Source information below:

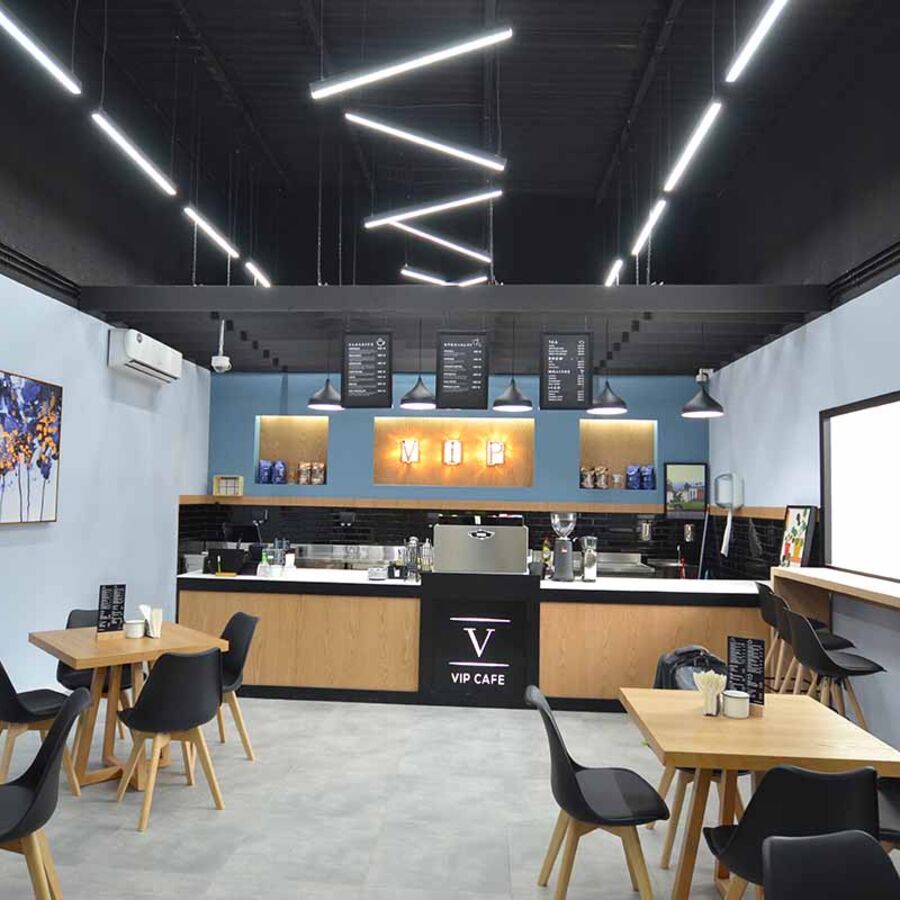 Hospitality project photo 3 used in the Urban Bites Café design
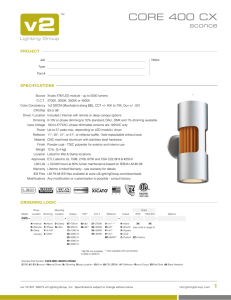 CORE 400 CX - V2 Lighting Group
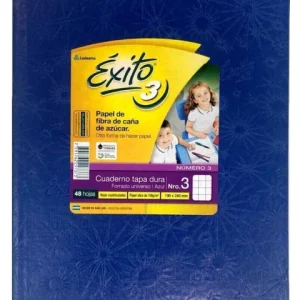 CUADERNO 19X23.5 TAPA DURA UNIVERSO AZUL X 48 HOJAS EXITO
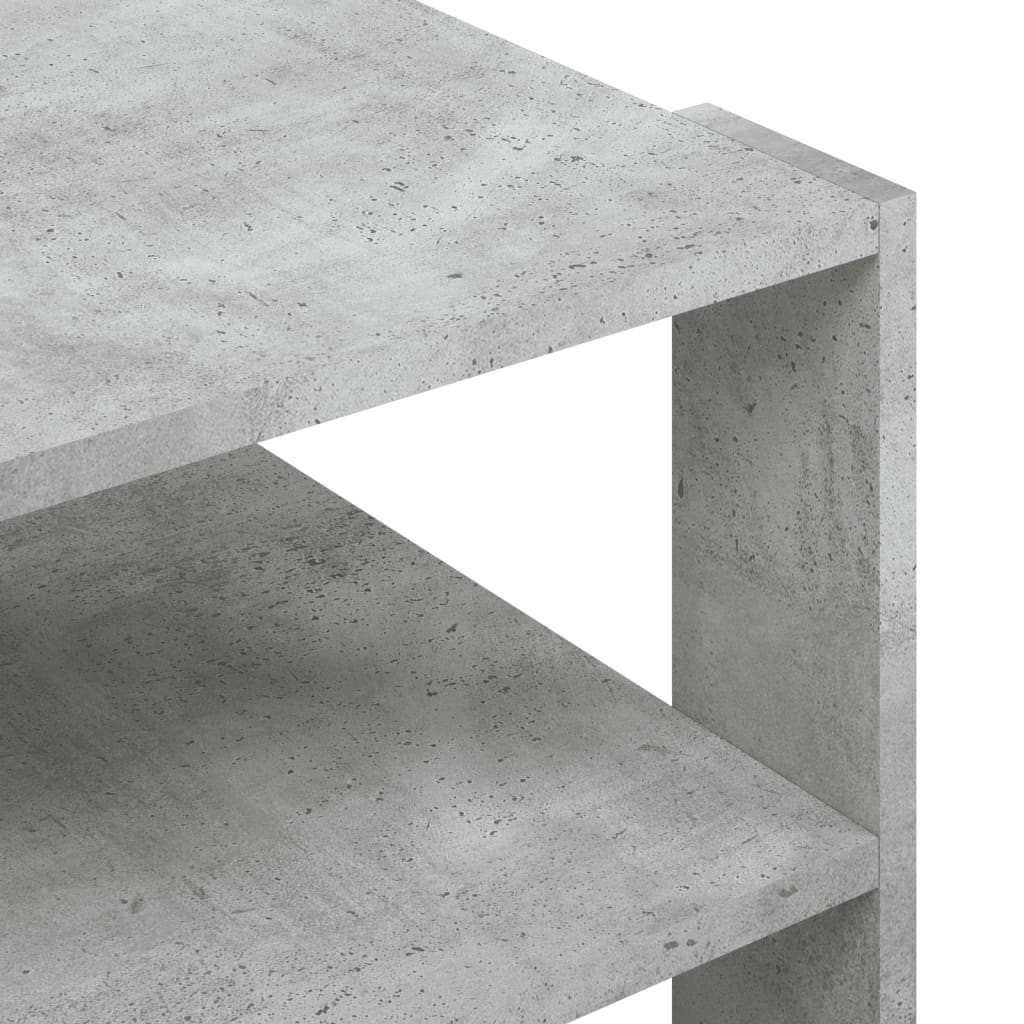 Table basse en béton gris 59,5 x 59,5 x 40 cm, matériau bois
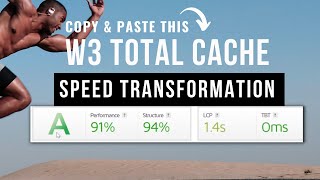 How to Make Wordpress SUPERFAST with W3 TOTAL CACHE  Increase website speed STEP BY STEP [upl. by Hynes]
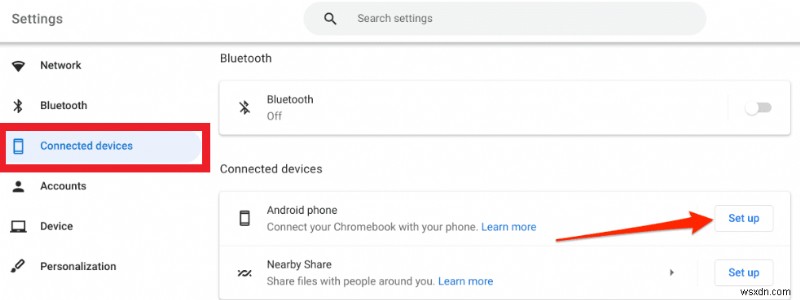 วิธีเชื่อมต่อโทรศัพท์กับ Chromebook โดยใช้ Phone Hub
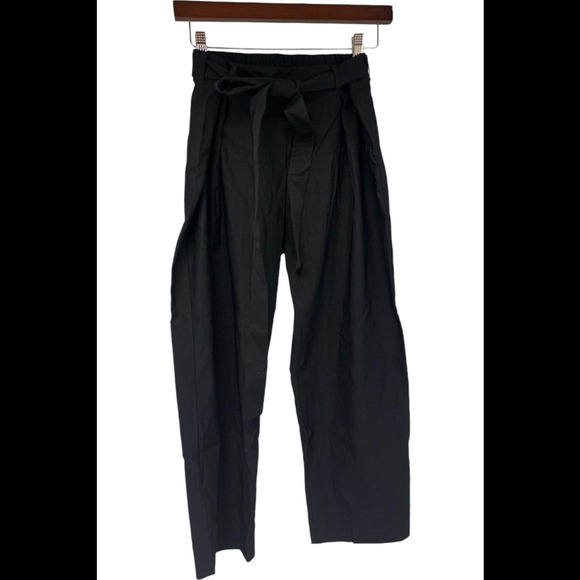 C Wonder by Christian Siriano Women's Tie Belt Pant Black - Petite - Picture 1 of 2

End of Source information.

**The task**
Skipping the pictures, print the lines in the listing above exactly as written, starting at the line with "CUADERNO 19X23.5 TAPA" and ending at the line with "วิธีเชื่อมต่อโทรศัพท์กับ Chromebook โดยใช้", both included.

**Task result**
 CUADERNO 19X23.5 TAPA DURA UNIVERSO AZUL X 48 HOJAS EXITO
 Table basse en béton gris 59,5 x 59,5 x 40 cm, matériau bois
 How to Make Wordpress SUPERFAST with W3 TOTAL CACHE  Increase website speed STEP BY STEP [upl. by Hynes]
 วิธีเชื่อมต่อโทรศัพท์กับ Chromebook โดยใช้ Phone Hub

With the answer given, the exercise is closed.